→ **Problema a resolver**
Por favor, responda a partir do trecho sobre os indígenas na formação de São Paulo:
(a) Por volta de que ano Martim Afonso aportou à ilha de São Vicente?
(b) O que os guaianases iam procurar quando desciam até o litoral?
(c) Quem chefiava as aldeias dos campos de Piratininga?
##### Trecho do documento #####
Os indígenas na formação de São Paulo e a herança de seu idioma nos logradouros da cidade
Indígenas na formação de São Paulo
e a herança de seu idioma nos logradouros da cidade
Quando Martim Afonso aportou à ilha de São Vicente por volta de 1530, essa parte do Brasil pertencia aos índios guaianases, que habitavam o planalto situado ao norte da cadeia marítima mas que, numa certa época do ano, costumavam descer até o litoral para procurar ostras e outros moluscos.
Na ocasião em que os portugueses entraram na baía, alguns índios pescavam à beira da praia. Assustados pelo tamanho dos navios europeus, eles se puseram em fuga, indo relatar aos seus companheiros da aldeia que haviam visto canoas enormes, as quais, comparadas com as suas, eram como as mais altas árvores da floresta em relação à grama dos campos, e que homens de pele branca tinham desembarcado delas, parecendo dispostos a se estabelecer ali.
O chefe dos índios considerou um insulto a conduta dos homens brancos e mandou avisar todos os caciques das vizinhanças sobre o que se passava. Acima de tudo, apressou-se a comunicar o fato a Tibiriçá, que chefiava as aldeias dos campos de Piratininga e por quem toda a nação dos guaianases tinha muito respeito.
##### Informações fornecidas #####
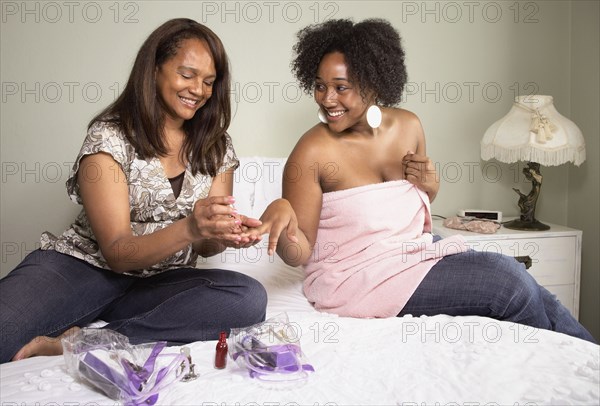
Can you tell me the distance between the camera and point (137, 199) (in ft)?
5.26

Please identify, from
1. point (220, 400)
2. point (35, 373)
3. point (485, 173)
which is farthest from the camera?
point (485, 173)

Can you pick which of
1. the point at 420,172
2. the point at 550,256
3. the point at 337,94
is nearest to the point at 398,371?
the point at 420,172

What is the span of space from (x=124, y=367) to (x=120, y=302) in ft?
1.76

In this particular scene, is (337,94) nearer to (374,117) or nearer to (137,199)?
(374,117)

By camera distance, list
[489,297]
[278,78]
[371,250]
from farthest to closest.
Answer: [278,78] < [371,250] < [489,297]

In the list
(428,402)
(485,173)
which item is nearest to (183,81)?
(428,402)

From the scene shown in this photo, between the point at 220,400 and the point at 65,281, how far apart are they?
71cm

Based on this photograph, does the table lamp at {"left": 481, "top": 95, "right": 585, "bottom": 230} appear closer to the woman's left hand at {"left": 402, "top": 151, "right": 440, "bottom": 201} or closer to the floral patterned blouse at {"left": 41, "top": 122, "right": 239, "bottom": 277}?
the woman's left hand at {"left": 402, "top": 151, "right": 440, "bottom": 201}

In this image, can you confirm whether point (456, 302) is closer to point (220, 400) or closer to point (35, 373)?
point (220, 400)

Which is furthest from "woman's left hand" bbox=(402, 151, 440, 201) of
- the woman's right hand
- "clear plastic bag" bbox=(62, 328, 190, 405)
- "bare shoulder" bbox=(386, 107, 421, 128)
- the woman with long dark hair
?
"clear plastic bag" bbox=(62, 328, 190, 405)

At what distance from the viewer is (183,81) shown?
164cm

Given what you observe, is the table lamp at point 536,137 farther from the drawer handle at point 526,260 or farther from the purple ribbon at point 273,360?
the purple ribbon at point 273,360

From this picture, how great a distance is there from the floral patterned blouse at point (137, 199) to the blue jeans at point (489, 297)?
0.69 metres

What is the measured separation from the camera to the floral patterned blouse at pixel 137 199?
1.58 m
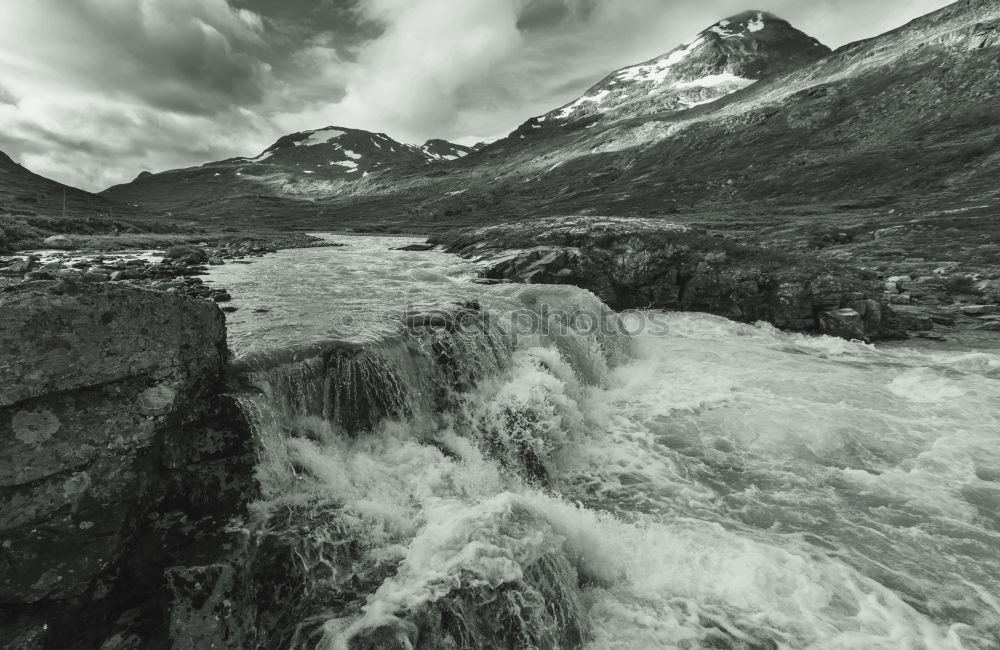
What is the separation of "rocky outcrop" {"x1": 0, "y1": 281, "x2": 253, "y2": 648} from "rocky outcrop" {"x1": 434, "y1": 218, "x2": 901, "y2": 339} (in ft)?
66.6

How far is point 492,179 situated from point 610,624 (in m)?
176

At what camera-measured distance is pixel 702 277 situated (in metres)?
24.6

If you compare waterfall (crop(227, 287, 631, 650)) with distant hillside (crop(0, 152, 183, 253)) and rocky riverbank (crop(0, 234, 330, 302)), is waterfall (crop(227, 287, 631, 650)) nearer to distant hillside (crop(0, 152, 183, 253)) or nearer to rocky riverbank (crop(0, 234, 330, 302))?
rocky riverbank (crop(0, 234, 330, 302))

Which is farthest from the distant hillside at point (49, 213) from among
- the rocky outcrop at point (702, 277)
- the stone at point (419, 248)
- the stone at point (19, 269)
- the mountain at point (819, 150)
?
the mountain at point (819, 150)

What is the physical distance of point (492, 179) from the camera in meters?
172

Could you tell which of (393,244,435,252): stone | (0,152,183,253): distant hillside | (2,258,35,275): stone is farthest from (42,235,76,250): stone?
(393,244,435,252): stone

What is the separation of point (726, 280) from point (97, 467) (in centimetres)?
2538

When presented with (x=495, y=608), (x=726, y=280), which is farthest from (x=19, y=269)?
(x=726, y=280)

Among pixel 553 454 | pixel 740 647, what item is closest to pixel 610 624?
pixel 740 647

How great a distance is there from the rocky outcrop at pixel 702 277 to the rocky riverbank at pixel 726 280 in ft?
0.15

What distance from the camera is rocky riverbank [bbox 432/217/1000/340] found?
68.6 feet

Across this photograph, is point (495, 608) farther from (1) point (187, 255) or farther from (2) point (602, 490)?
(1) point (187, 255)

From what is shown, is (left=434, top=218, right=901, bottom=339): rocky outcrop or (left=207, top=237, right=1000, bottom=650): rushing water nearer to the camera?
(left=207, top=237, right=1000, bottom=650): rushing water

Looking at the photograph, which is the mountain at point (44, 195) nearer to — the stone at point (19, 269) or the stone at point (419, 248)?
the stone at point (419, 248)
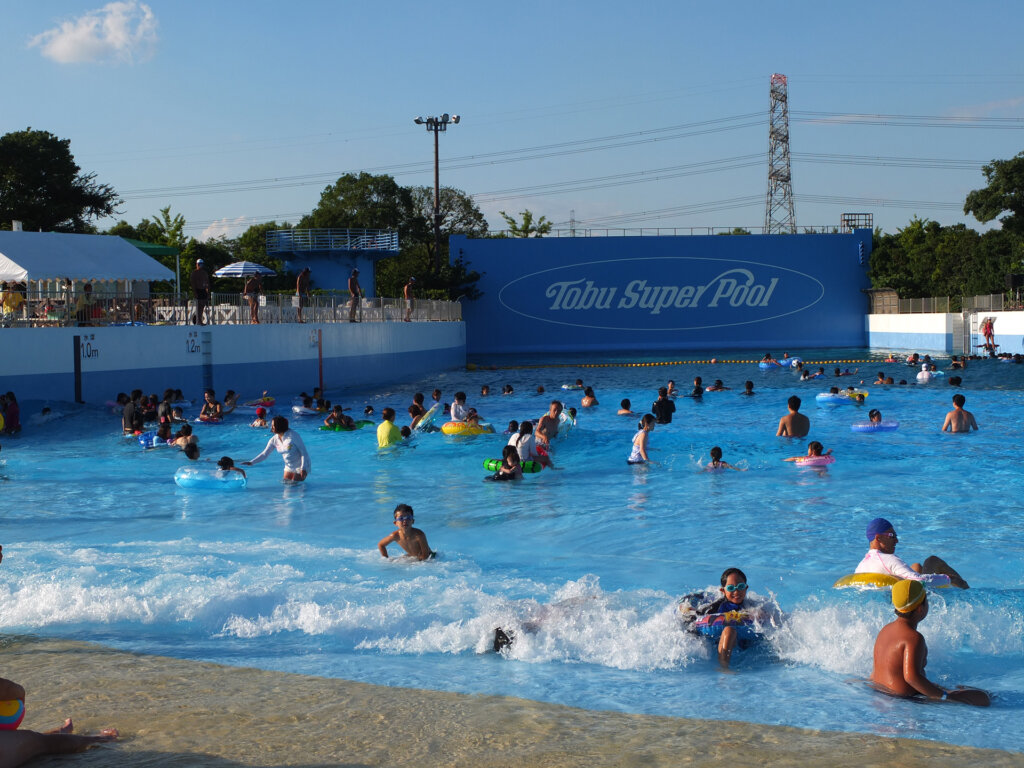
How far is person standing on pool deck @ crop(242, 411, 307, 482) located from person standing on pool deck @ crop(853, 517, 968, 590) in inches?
331

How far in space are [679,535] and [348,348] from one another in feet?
66.6

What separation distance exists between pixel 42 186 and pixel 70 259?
76.8 ft

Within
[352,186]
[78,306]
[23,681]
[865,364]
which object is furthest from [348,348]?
[352,186]

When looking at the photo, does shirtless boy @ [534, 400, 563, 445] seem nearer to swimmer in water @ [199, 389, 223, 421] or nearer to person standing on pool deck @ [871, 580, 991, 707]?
swimmer in water @ [199, 389, 223, 421]

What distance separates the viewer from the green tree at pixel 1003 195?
145ft

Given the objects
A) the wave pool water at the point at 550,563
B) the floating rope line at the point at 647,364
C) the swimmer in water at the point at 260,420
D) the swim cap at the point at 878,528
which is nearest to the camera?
the wave pool water at the point at 550,563

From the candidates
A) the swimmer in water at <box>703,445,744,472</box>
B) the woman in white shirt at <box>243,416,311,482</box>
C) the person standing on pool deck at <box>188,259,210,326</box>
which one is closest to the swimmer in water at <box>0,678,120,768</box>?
the woman in white shirt at <box>243,416,311,482</box>

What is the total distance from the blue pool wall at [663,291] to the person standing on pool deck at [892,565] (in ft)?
134

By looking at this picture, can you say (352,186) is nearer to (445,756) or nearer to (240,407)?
(240,407)

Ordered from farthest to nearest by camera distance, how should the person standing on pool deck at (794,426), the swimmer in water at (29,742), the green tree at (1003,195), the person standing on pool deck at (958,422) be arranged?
the green tree at (1003,195)
the person standing on pool deck at (958,422)
the person standing on pool deck at (794,426)
the swimmer in water at (29,742)

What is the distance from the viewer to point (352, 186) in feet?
216

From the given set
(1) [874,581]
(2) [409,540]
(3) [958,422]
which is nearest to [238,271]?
(3) [958,422]

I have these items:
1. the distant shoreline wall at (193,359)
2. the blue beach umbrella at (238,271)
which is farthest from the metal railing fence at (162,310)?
the blue beach umbrella at (238,271)

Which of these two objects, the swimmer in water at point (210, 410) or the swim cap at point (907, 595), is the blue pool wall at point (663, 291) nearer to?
the swimmer in water at point (210, 410)
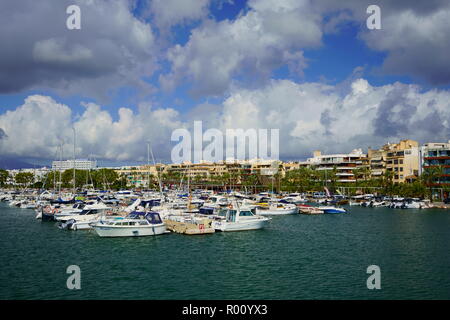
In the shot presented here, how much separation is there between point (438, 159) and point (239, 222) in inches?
3874

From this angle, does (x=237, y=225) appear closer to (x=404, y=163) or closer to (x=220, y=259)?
(x=220, y=259)

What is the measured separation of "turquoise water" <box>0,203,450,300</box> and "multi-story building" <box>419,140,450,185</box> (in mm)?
74781

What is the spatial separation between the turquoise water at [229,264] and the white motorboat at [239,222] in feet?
4.66

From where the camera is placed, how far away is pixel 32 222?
7000 centimetres

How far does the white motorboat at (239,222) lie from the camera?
5703 cm

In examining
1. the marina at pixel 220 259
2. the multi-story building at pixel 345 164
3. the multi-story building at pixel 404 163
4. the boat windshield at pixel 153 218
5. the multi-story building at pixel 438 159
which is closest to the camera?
the marina at pixel 220 259

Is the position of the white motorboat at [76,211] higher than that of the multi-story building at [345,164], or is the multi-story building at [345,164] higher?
the multi-story building at [345,164]

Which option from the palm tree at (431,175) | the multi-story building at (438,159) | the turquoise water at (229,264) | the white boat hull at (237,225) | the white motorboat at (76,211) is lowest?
the turquoise water at (229,264)

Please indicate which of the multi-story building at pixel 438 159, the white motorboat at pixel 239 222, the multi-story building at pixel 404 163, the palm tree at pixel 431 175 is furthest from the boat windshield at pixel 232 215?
the multi-story building at pixel 404 163

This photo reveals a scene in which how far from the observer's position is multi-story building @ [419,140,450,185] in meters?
125

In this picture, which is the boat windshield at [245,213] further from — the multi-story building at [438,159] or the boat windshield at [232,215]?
the multi-story building at [438,159]

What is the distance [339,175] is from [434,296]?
514ft

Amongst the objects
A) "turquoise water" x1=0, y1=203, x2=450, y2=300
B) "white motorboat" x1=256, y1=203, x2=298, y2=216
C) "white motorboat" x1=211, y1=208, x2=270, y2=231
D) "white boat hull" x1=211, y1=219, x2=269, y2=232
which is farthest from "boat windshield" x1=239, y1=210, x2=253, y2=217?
"white motorboat" x1=256, y1=203, x2=298, y2=216

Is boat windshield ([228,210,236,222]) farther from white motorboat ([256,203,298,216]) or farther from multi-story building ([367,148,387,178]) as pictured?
multi-story building ([367,148,387,178])
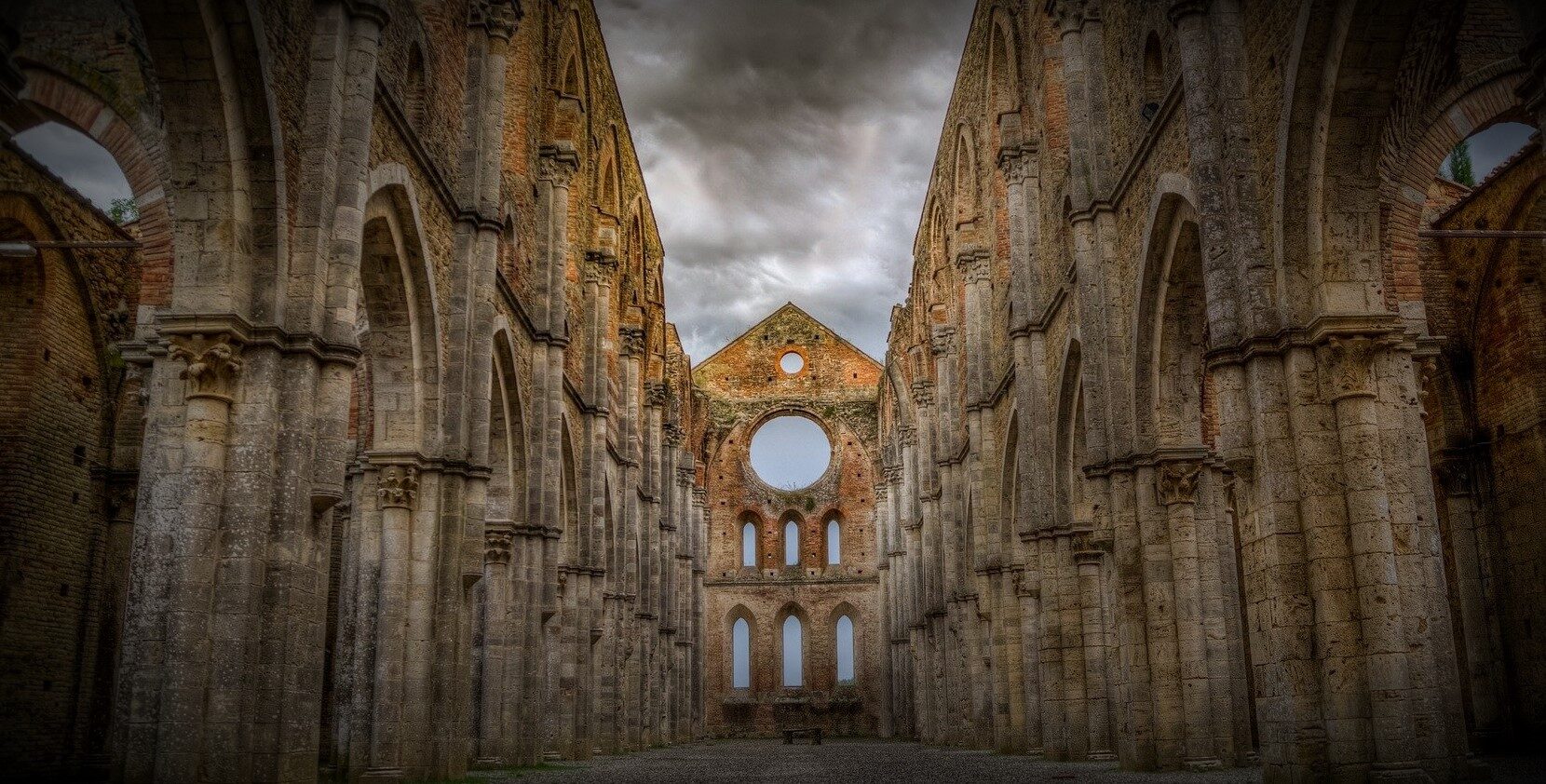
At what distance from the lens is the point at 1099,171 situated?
16828mm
#####
→ **Resposta correta**
(a) Por volta de 1530.
(b) Ostras e outros moluscos.
(c) Tibiriçá.